=== Your goal ===
The number of lines below containing the word "Tanzania" is all that should be returned.

○ ○ ○ ○ ○ ○ ○

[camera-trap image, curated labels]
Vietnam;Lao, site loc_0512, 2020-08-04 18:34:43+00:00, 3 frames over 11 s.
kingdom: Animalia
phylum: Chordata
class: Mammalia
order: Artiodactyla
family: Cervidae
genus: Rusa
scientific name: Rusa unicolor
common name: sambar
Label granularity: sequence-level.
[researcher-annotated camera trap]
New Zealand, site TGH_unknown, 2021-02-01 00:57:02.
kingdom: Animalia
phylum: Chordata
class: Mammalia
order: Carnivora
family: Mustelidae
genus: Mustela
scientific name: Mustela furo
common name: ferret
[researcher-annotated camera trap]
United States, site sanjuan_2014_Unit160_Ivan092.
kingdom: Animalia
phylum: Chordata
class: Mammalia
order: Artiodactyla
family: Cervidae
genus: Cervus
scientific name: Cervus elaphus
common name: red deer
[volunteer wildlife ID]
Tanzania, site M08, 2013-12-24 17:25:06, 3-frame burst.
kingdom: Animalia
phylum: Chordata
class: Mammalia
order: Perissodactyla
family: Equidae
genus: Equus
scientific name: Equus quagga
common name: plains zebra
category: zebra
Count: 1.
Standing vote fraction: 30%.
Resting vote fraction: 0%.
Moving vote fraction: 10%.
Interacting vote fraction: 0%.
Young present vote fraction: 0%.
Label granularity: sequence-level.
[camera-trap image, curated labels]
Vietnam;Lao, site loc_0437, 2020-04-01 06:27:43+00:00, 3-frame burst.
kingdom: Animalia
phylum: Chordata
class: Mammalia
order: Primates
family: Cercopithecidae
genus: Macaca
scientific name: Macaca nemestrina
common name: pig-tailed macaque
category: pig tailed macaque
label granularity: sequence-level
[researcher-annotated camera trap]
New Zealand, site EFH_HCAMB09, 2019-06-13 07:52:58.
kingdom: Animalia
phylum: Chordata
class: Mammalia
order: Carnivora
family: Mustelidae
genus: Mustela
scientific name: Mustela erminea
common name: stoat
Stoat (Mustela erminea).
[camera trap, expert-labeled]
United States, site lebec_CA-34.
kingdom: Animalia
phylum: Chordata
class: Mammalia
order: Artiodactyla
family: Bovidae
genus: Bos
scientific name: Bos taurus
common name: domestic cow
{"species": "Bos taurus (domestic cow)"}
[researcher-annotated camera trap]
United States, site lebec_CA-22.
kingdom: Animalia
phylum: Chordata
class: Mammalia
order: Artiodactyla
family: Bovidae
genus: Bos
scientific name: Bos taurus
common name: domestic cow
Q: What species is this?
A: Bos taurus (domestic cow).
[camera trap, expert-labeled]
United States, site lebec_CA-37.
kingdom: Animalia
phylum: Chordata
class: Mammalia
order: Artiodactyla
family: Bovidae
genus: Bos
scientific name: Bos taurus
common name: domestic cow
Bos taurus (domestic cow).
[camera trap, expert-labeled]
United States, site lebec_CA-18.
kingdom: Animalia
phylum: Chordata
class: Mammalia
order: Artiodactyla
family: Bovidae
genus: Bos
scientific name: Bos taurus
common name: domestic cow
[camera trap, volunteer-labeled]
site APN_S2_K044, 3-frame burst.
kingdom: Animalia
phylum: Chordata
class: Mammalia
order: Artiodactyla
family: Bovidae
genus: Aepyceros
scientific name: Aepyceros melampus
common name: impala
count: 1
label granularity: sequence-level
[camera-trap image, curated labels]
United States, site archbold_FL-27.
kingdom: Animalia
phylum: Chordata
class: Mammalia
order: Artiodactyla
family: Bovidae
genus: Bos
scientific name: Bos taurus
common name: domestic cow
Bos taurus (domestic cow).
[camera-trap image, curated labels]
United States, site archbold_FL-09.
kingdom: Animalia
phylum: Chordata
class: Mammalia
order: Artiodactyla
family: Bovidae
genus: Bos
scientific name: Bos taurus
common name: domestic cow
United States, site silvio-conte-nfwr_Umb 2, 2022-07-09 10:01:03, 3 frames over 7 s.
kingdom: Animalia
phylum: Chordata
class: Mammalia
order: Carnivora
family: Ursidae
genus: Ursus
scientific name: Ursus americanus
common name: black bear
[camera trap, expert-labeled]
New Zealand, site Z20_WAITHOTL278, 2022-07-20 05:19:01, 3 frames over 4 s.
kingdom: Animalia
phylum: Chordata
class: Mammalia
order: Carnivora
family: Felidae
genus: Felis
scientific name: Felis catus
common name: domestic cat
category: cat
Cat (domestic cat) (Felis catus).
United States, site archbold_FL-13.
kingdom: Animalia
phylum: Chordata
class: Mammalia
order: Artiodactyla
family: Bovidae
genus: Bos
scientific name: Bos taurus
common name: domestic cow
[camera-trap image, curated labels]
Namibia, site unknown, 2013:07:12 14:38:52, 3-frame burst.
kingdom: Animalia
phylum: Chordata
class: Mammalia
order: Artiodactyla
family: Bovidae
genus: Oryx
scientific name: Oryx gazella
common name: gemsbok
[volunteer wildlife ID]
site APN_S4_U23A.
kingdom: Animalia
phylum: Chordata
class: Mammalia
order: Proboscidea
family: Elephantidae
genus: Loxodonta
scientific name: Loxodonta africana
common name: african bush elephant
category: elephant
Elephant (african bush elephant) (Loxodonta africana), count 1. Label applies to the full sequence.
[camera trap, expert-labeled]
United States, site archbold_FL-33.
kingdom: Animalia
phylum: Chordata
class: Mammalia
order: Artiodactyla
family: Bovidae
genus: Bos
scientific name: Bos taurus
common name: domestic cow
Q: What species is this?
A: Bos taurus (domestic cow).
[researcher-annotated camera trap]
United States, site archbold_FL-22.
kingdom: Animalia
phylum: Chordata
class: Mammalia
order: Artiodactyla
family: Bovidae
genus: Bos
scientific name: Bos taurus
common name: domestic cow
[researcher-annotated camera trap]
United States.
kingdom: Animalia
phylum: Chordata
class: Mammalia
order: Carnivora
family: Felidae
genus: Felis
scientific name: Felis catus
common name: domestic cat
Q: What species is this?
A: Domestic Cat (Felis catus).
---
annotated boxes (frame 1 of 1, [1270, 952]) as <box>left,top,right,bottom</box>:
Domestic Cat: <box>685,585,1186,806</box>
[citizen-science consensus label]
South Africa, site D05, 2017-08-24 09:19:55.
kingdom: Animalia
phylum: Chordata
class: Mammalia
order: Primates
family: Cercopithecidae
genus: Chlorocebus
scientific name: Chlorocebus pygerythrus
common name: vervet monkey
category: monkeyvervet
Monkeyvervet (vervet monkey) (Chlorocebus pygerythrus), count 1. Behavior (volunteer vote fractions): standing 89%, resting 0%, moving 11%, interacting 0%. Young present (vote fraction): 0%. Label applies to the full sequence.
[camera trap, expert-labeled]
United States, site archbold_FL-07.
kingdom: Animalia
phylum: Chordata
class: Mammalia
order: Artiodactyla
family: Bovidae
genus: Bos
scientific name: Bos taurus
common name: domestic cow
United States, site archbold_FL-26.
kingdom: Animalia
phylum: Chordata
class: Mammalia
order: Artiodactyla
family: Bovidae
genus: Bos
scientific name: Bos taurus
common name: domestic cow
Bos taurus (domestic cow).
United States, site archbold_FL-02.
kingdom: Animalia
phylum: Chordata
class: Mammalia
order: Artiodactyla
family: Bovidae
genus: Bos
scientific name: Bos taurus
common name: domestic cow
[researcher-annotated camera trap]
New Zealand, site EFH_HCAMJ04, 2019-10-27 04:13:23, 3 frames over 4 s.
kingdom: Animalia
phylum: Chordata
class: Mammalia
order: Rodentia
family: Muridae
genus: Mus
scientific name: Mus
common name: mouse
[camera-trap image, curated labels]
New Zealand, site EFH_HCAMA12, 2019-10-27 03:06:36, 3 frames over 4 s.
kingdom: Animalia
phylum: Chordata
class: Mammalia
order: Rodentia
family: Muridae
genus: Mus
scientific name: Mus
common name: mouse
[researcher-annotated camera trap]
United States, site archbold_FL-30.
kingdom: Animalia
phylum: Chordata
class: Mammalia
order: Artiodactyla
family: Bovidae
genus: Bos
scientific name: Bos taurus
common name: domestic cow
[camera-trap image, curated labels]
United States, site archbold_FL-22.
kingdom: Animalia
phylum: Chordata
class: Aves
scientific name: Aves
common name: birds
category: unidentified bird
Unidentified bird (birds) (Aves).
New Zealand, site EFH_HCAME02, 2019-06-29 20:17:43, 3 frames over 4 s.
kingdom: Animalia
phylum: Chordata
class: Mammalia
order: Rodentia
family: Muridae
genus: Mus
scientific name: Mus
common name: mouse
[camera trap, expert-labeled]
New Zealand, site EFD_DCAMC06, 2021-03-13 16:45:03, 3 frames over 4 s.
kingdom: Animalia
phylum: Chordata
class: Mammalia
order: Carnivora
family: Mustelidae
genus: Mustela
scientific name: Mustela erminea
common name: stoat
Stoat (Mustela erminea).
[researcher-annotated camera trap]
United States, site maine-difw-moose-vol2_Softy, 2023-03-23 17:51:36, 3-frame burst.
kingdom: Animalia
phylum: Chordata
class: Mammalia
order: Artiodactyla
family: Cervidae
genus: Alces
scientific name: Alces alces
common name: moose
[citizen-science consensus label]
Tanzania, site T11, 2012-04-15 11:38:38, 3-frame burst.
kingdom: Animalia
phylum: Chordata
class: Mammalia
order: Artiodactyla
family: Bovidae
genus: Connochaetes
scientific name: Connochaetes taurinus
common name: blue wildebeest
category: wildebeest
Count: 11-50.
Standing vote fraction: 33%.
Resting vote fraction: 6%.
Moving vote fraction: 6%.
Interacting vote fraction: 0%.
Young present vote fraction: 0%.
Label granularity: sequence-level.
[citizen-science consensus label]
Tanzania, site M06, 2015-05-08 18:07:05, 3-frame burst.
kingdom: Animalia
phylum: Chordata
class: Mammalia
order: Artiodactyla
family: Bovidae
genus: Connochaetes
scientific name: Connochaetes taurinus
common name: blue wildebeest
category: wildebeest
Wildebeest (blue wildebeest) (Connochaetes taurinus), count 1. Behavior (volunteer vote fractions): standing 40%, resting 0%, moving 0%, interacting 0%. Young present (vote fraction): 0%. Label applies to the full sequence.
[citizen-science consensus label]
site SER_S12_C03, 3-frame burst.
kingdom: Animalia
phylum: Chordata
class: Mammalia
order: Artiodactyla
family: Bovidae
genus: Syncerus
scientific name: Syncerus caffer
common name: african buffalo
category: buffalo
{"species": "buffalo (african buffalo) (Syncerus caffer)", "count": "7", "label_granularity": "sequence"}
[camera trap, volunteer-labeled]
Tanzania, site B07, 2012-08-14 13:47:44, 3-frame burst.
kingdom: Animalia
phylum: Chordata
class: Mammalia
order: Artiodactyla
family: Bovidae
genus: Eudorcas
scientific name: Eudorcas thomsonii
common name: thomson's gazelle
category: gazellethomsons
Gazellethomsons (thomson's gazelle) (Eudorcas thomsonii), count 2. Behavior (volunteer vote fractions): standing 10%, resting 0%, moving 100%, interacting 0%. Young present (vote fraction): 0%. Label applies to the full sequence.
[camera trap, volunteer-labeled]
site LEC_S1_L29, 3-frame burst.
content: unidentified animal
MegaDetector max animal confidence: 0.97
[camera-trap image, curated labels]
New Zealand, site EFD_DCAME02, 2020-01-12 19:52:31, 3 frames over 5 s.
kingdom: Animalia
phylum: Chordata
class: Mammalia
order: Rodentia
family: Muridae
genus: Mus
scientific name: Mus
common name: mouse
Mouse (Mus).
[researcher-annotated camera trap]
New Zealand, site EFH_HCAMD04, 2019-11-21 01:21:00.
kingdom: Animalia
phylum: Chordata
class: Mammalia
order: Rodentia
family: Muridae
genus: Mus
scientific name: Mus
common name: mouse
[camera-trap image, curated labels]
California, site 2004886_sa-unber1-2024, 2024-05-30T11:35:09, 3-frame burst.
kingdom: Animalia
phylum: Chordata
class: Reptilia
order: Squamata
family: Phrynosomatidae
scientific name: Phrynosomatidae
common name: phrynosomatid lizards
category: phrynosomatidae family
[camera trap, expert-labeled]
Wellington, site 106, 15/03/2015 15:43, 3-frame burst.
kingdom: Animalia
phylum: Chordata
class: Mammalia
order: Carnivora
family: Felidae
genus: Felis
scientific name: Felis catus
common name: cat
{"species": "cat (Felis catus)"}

○ ○ ○ ○ ○ ○ ○

=== Exercise answer ===
4